Audit your data frequently

Set aside time every month to check your data and make sure it’s accurate. That doesn’t mean combing through every single work order and number to verify them. Conduct spot checks, look for red flags, and talk to technicians to identify where pencil whipping may be cause for concern. Avoid finger pointing. Pencil whipping is often more about external obstacles than the character or skill level of technicians. Some good questions to ask include:

  1. Is there any inspection or task that feels unnecessary? Remove this task, reduce its frequency, or explain why it’s important.
  2. Are you clear on what data to log and why it’s important? Get everyone on the same page about what to measure and how (ie. measure in minutes, not hours).
  3. Is data easy to log? If not, why? Uncover processes that made sense on paper, but don’t work in practice (ie. a long list of failure codes or measurements that are hard to quantify).

How to use a FRACAS: 5 maintenance reports to help you drive results

Finding and correcting a failure is great. Finding and correcting a failure that’s holding your company back from producing more things and making more money is even better. To do that, you need reports that find this kind of asset failure. Here are five to get started with:

  1. Failures after start-up
    Failures that stop production before it gets started puts operations way behind. This report helps you pick out these damaging failures and prevent them.
  2. Maintenance costs by failure code
    Tally up the cost of labor and parts for all failure codes on closed work orders to identify which ones are costing you more and prioritize them.
  3. Maintenance hours by failure code
    When you spend time fixing the same failure again and again, it robs you of time on tasks that could prevent downtime elsewhere.
  4. Failures found through scheduled vs. unscheduled maintenance
    This report helps you prioritize recurring failures that cause costly reactive maintenance.
  5. Failures by shift or site
    This report helps you identify big problems that exist with processes or training that, when addressed, could lead to huge gains. If a shift or site has a lower failure rate, you can look into what they’re doing differently and replicate that across all shifts or sites.

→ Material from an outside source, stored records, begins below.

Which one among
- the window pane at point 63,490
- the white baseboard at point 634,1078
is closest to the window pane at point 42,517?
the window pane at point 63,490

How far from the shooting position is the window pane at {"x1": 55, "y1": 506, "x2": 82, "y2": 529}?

How to use a FRACAS: Real-world examples and use cases for your business

A FRACAS is always at risk of being just another file on your computer. That’s because it’ll change the way you and your team works, which isn’t easy. Understanding what problems a FRACAS solves helps ease these growing pains. Here are some real-life examples of how a FRACAS can help you target some of your maintenance team’s biggest pains:

  • Through your FRACAS, you’ve discovered that equipment is breaking down most often when old parts are used for repairs or replacements. You can also see how much these failures are costing in total maintenance and lost production. You can make a case to get a higher inventory budget to eliminate these failures.
  • An asset that rarely broke down before is failing more often and you don’t know why. A FRACAS analysis reveals the failures are happening to one component and started three months ago. That’s when the line began using different product specs that maintenance was not aware of, which affected the machine set-up. You develop a new process for communicating line modifications that decrease downtime at several sites.
  • A review of failure codes identifies three common types of failures. You only have the resources to tackle one this quarter. You dive into your FMEA, cost reports, and root cause analyses to find the failure with the biggest impact. After this success, you secure the budget to hire more technicians to fix the other failures you found.

Conclusion

Building a FRACAS takes three ingredients: Data, time, and commitment. You need a lot of data about failure to find its root cause and address it. You need the time to get this data. And you need the long-term commitment to capture accurate data and apply its lessons. It takes a while to master these elements, so start small, track your wins, and don’t give up if you don’t see immediate results. The effort is worth the long-term return on investment.